EXERCISE.
Do not include the pictures; repeat the rest of the data exactly.

RECORDS FOR THIS TASK.
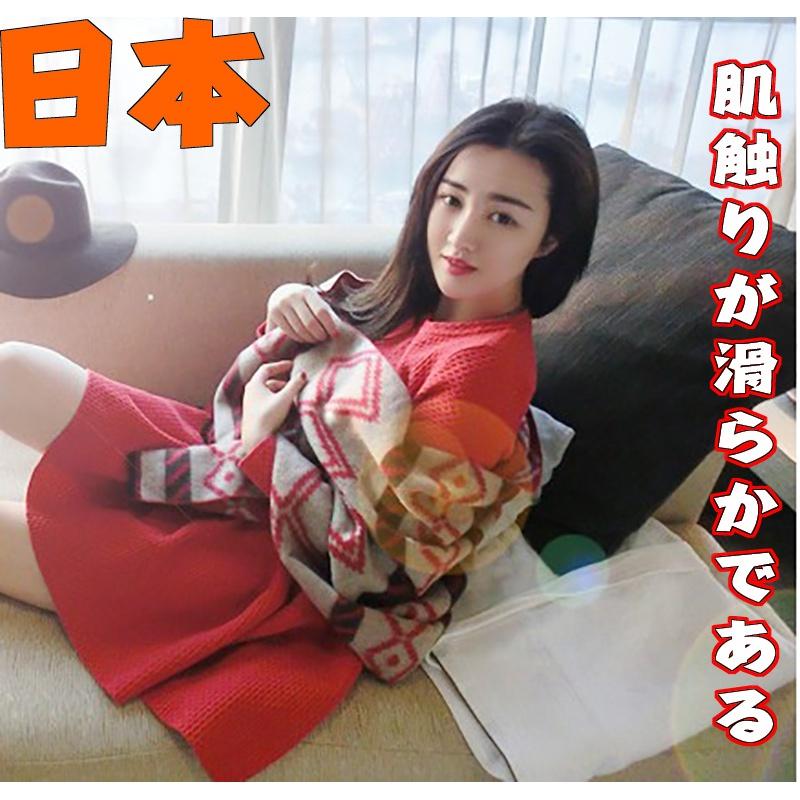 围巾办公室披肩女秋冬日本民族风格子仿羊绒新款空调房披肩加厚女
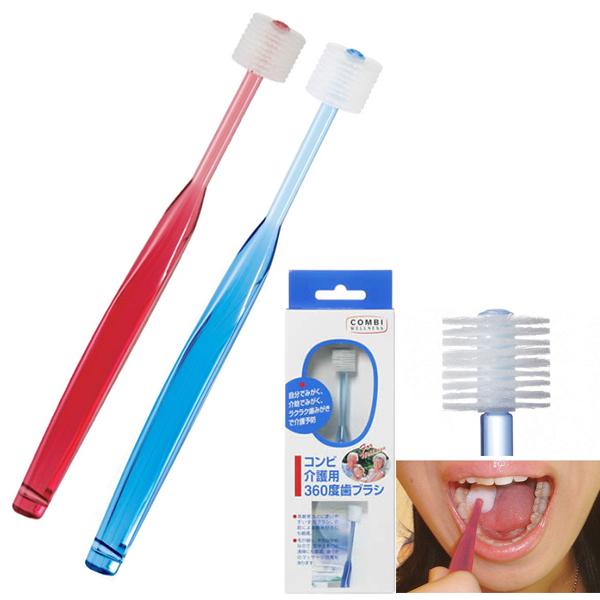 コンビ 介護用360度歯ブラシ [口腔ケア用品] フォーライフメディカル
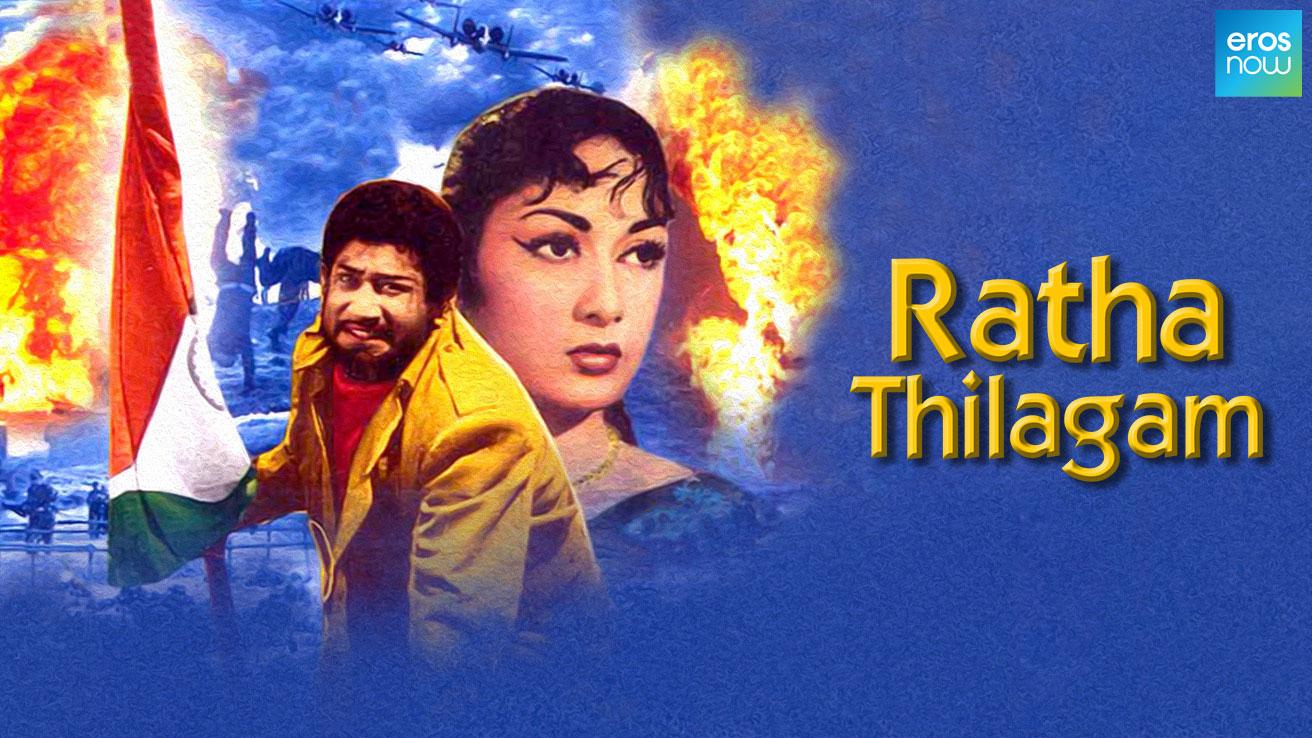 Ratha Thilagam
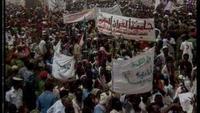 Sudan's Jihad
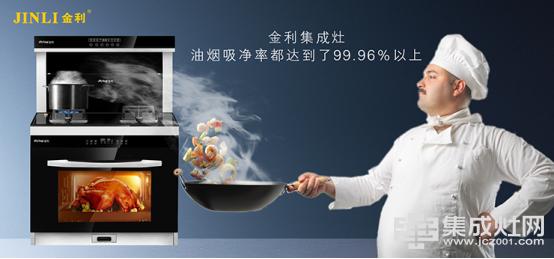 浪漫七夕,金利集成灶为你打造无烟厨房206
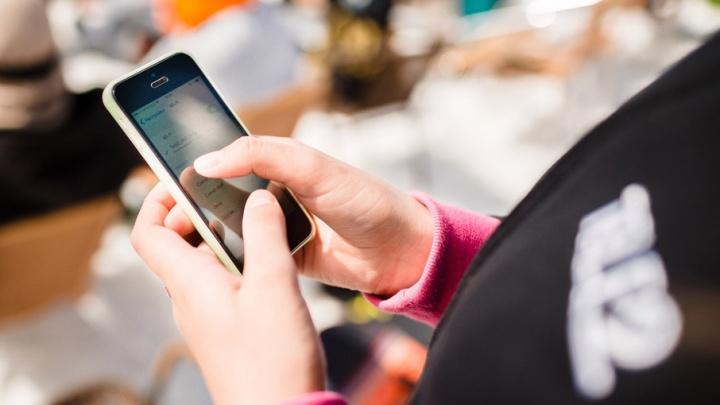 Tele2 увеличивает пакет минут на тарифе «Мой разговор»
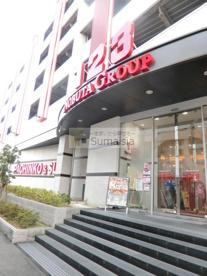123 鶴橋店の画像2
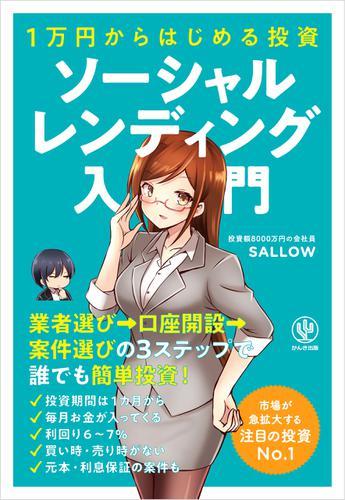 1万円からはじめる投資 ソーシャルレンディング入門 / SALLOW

RESULT OF THE EXERCISE.
 围巾办公室披肩女秋冬日本民族风格子仿羊绒新款空调房披肩加厚女
 コンビ 介護用360度歯ブラシ [口腔ケア用品] フォーライフメディカル
 Ratha Thilagam
 Sudan's Jihad
 浪漫七夕,金利集成灶为你打造无烟厨房206
 Tele2 увеличивает пакет минут на тарифе «Мой разговор»
123 鶴橋店の画像2
 1万円からはじめる投資 ソーシャルレンディング入門 / SALLOW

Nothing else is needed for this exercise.